======== Documento de origem

O “agricultor louco” que quebrou um paradigma milenar e transformou a agricultura no Brasil


O agricultor Herbert Bartz/Reprodução

Herbert Bartz tomou uma decisão, há quase cinquenta anos, que mudou o seu destino

 

 

Hoje vou usar esse espaço para reproduzir parte de uma reportagem de Wilhan Santin que homenageia uma pessoa que teve uma contribuição fundamental para o Brasil se tornar hoje o grande produtor mundial de alimentos: o agricultor Herbert Bartz.

 

 

 

Herbert Bartz tomou uma decisão, há quase cinquenta anos, que mudou o seu destino, o destino do solo brasileiro e o próprio destino do Brasil. Para quem é da agricultura, sabe o que foi a importância do arado no cultivo da terra. Para quem não é, só para se ter uma ideia, estudos arqueológicos apontam que faz aproximadamente sete mil anos que os seres humanos inventaram o arado, um instrumento fundamental para que a agricultura passasse a ser utilizada com mais eficiência.

 

 

 

 

Agora imagine como foi a reação de agricultores do interior do Paraná, no início da década de 1970, quando um sujeito começou a dizer que não iria mais usar arado. Deixaria de preparar o solo e plantaria em cima da palha que sobrara depois da última colheita; contrariando milênios de história e o que sempre haviam feito os pais e avós daquela turma toda.

 

 

 

 

Não deu outra: “Ele ficou louco” era a frase corrente no município de Rolândia e arredores para o qualificar quando ele vendeu todos os seus arados e grades, máquinas de plantar e até tratores; aparecendo em seguida com uma máquina importada dos Estados Unidos que ninguém jamais tinha visto. A danada fazia o tal do Plantio Direto.

 

 

 

 

 

A história começa em 1971. Herbert Bartz estava tocando a Fazenda Renânia, de 101 hectares, em Rolândia, junto de Ulrich, seu irmão mais novo. Eles pagavam arrendamento para o pai, Arnold, que havia desistido das agruras de ser agricultor. A erosão era o grande mal da agricultura brasileira na década de 1970. Grande parte das terras férteis do país eram arrastadas, ano a ano, para os rios.

 

 

 

 

 

Herbert Bartz não se conformava com aquilo. Como podia um agricultor assistir à sua maior riqueza, o solo, ir se desfazendo e não se inquietar? Todas as vezes que o tempo armava para tempestade, ele não conseguia dormir. Sabia que parte de sua terra, arada e gradeada, iria embora.

 

 

 

Em Londrina, um agrônomo visionário, chamado Rolf Derpsch, desenvolvia um trabalho no Instituto de Pesquisa Agropecuária Meridional (Ipeame), embrião do Iapar. Ele visava desenvolver técnicas de preparo mínimo do solo e fazia algumas experiências em parceria com Bartz. Foi Derpsch que aconselhou o amigo a ir atrás de mais informações em outros lugares do mundo.

================
======== Dados registrados

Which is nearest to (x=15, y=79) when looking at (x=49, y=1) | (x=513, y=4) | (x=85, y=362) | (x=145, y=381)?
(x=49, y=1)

================

§ Tarefas escritas
a – Por favor, reproduza o trecho do documento de origem a partir das palavras "Agora imagine como", parando logo depois de "daquela turma toda.".
b – De acordo com o documento de origem, quantos hectares tinha a Fazenda Renânia?

§ Respostas por tarefa
a –
Agora imagine como foi a reação de agricultores do interior do Paraná, no início da década de 1970, quando um sujeito começou a dizer que não iria mais usar arado. Deixaria de preparar o solo e plantaria em cima da palha que sobrara depois da última colheita; contrariando milênios de história e o que sempre haviam feito os pais e avós daquela turma toda.

b – 101 hectares.